What to produce:
Please retype the records below exactly as they appear, but leave out the pictures.

Source data:
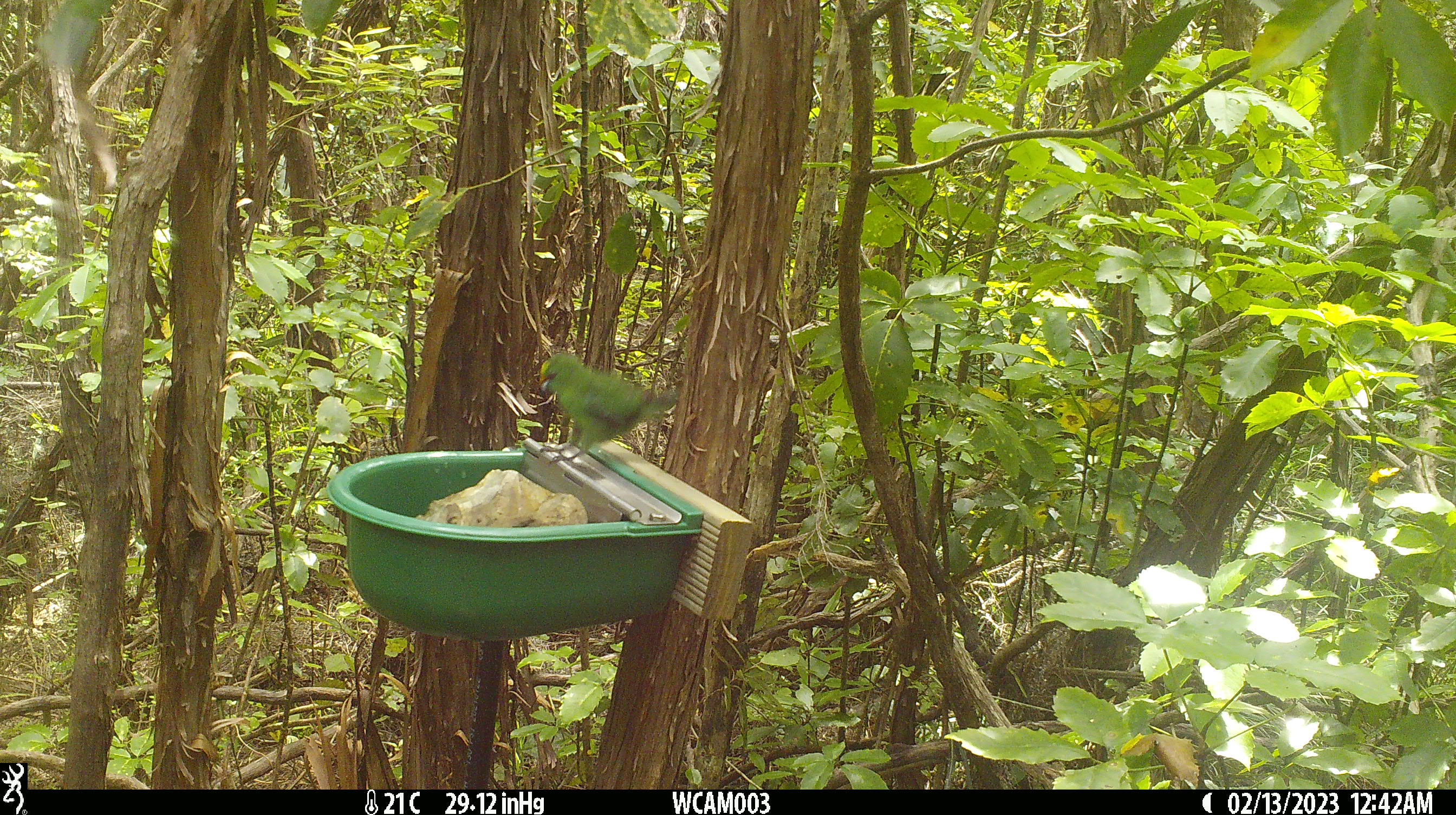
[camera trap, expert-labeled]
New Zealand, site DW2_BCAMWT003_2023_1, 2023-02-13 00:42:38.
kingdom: Animalia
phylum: Chordata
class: Aves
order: Psittaciformes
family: Psittaculidae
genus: Cyanoramphus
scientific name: Cyanoramphus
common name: parakeet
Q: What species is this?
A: Parakeet (Cyanoramphus).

Answer to the problem:
[camera trap, expert-labeled]
New Zealand, site DW2_BCAMWT003_2023_1, 2023-02-13 00:42:38.
kingdom: Animalia
phylum: Chordata
class: Aves
order: Psittaciformes
family: Psittaculidae
genus: Cyanoramphus
scientific name: Cyanoramphus
common name: parakeet
Q: What species is this?
A: Parakeet (Cyanoramphus).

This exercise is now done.